だが、このお正月、雪山遭難のニュースをいくつも視聴した。
 そして思った。

 雪山が好きで行く人はそれでいい。だが、一度遭難となると、正月早々、救助を求められた地元の関係者の迷惑はいかばかりだろうか。
 他人の好き勝手な楽しみのために、下手すれば雪崩などによる二次遭難の危険と隣りあわせではないか。
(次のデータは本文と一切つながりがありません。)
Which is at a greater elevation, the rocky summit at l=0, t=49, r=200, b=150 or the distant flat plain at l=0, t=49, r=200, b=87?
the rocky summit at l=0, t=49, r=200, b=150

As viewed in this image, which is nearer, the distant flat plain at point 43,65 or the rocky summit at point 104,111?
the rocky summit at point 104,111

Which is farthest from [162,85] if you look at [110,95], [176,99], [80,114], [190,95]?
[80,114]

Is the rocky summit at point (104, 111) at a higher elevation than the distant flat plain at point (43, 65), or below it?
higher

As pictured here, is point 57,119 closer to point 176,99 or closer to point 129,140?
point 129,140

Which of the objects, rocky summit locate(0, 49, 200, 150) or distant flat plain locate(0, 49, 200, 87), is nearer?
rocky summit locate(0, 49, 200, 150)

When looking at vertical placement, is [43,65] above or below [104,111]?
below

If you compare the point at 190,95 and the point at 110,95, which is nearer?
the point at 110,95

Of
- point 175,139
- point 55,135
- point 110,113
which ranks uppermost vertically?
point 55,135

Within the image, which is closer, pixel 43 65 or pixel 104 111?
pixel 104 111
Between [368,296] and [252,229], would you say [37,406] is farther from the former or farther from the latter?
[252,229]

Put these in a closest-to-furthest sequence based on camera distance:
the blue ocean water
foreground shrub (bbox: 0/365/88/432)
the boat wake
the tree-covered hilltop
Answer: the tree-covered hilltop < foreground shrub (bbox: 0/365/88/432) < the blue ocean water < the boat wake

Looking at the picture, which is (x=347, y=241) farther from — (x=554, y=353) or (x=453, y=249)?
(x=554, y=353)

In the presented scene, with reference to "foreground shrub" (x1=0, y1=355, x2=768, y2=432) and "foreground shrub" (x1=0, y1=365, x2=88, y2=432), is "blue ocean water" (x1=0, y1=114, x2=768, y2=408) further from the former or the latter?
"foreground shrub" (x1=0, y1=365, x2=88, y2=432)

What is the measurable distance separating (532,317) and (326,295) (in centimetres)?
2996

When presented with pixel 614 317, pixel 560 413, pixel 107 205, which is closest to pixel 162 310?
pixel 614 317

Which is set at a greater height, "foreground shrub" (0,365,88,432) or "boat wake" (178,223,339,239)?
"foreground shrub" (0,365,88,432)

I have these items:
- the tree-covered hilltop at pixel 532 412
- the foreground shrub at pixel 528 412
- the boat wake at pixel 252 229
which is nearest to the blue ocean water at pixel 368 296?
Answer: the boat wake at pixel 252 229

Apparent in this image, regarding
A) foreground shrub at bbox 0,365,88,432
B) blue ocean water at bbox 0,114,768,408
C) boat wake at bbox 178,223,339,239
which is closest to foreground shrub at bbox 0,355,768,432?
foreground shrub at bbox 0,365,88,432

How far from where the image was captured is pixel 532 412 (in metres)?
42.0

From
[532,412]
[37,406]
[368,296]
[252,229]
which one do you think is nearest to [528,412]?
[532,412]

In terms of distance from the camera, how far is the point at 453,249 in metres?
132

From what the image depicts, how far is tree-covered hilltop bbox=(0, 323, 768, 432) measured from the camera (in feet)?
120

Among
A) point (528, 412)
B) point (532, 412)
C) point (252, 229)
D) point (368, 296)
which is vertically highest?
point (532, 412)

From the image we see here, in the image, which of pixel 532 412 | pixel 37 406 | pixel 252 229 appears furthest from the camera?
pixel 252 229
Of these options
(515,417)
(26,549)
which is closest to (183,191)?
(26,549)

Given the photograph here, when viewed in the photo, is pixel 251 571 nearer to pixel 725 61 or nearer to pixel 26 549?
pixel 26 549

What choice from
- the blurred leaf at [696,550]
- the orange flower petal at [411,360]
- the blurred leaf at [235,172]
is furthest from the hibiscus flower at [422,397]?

 犬の散歩に付き合っての裏山の凍てついた残雪の小道でさえ、古希を過ぎた老爺の足はとられる。雪の無いときのなんでもない道が急にこの先を行くのが怖く覚える。

 これが、2千、3千メートル級の風雪厳しい高山となればどうだろうか。
 まさに冬山登山こそ自己責任を全うすべきではないか。
 一度遭難したら、雪が融けるまでそのままにしておけというのは、酷だろうか…。
 
 鎧々たる八ヶ岳連峰輝、正面の甲斐駒、地蔵、観音、薬師と連なる南アルプス連峰を眺め渡しながらこんなことを思う天邪鬼は私だけだろうか…。